SOURCE TEXT:
· · ·

Tuesday, August 26, 2014

Progress

Today I have finished the Sprite Animation class using DirectX 11.1. I have taken the shortcut way and had used the DirectX Tool Kit. I was surprised that D3DX has been removed...
The Engine is located here: https://code.google.com/p/directxgameengine/

Wednesday, August 20, 2014

New Updates

I have started the embedded systems series by discussing video game consoles design. Fortunately, after a year or so, I own now a kit that has an ARM Cortex M3 connected by a Graphical LCD.

I have compiled about 4 videos in Arabic explaining the basics of Software Rendering here: 

https://www.youtube.com/playlist?list=PLHgpSHDk3q4D8UiZfNDUMVwIAEv9epi_X 

Here is the kit and the algorithms in action:

https://www.youtube.com/playlist?list=PLHgpSHDk3q4DIUuYhx_rfOaHUhzQiMbUo


I started working on the hardware rendering by writing a small 3D/2D Game Engine using DirectX 11.1 
https://code.google.com/p/directxgameengine/

My plan is to teach a course about it in Arabic. 

Tuesday, March 19, 2013

Using ARM Neon Intrinsics for Image Processing

SA,
I have been working on ARM Platform these days, and I tried to use ARM Intrinsics for optimizing image processing functions that are used in OpenCV. Mastering SIMD is also useful for other applications like Embedded Software that needs critical timing and real time rendering like games.
A good place for optimization is to use the ARM Intrinsics and SIMD. The idea is to load, process the data by single instructions.

Most current mobile phones these days use an ARM based Architectures processors, knowing ARM Architecture is an essential knowledge to write games, augmented reality or any real time applications on iPhone or Android for examples.

· · ·

EXTRACTED MATERIAL:
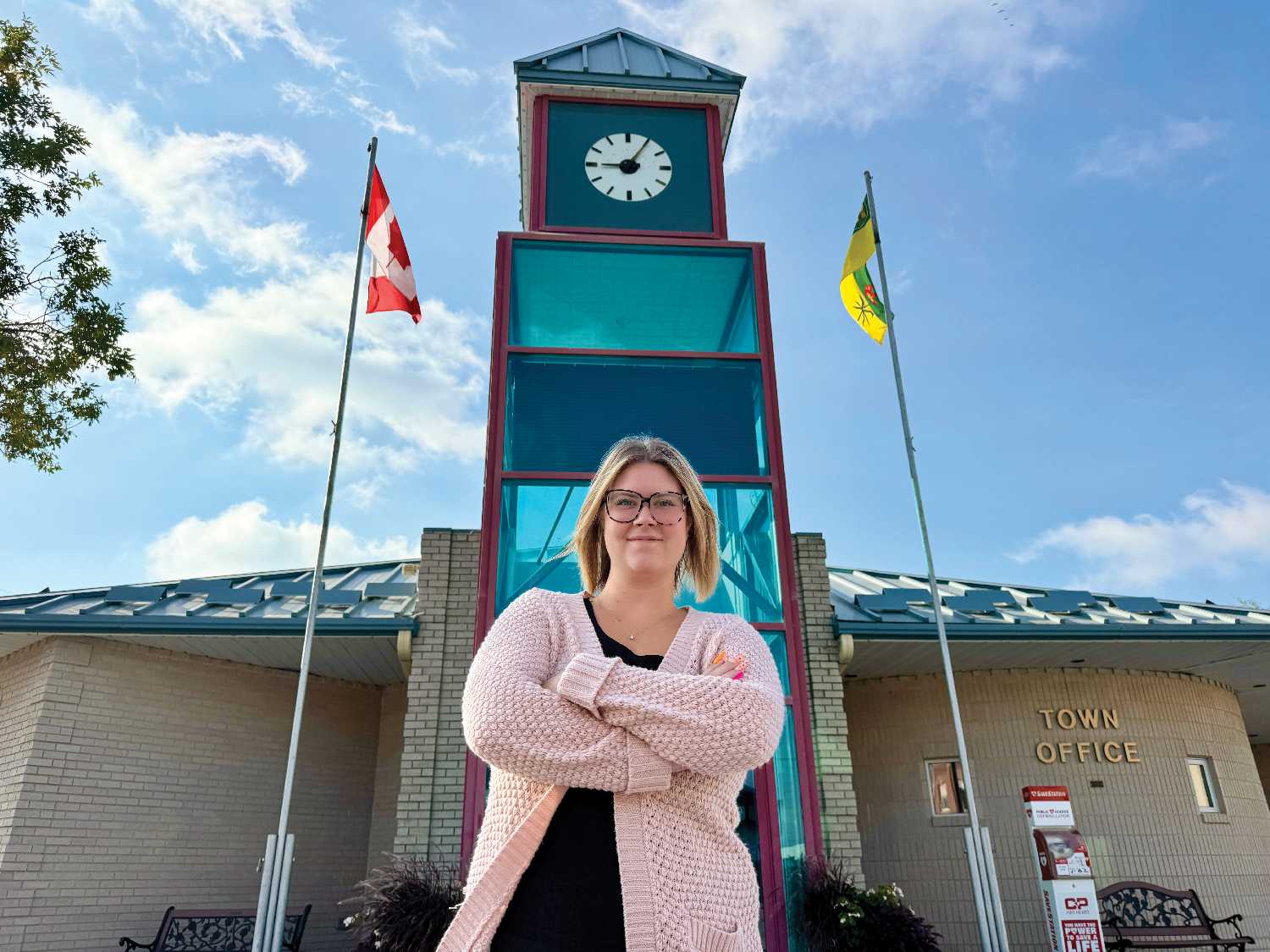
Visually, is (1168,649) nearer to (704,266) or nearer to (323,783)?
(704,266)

· · ·

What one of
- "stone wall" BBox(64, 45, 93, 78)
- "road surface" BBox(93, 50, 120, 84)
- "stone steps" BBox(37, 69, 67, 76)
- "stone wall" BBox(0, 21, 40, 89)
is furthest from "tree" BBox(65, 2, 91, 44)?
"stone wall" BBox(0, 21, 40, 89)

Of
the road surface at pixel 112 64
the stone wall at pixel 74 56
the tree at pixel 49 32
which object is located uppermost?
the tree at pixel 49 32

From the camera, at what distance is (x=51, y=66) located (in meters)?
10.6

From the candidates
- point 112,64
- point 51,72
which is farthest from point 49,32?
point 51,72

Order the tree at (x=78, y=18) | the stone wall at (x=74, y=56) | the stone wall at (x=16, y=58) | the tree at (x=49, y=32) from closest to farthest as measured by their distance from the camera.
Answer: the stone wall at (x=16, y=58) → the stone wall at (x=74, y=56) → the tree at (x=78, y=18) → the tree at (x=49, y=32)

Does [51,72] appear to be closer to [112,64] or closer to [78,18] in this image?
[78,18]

· · ·

GOALS:
**a.** Translate this sentence from the blog posts above into Spanish: "Today I have finished the Sprite Animation class using DirectX 11.1."
**b.** Please repeat everything in the blog posts above from "Using ARM Neon" down to "rendering like games.", word for word.

SOLUTIONS TO THE PROBLEMS:
**a.** Hoy he terminado la clase Sprite Animation usando DirectX 11.1.

**b.**
Using ARM Neon Intrinsics for Image Processing

SA,
I have been working on ARM Platform these days, and I tried to use ARM Intrinsics for optimizing image processing functions that are used in OpenCV. Mastering SIMD is also useful for other applications like Embedded Software that needs critical timing and real time rendering like games.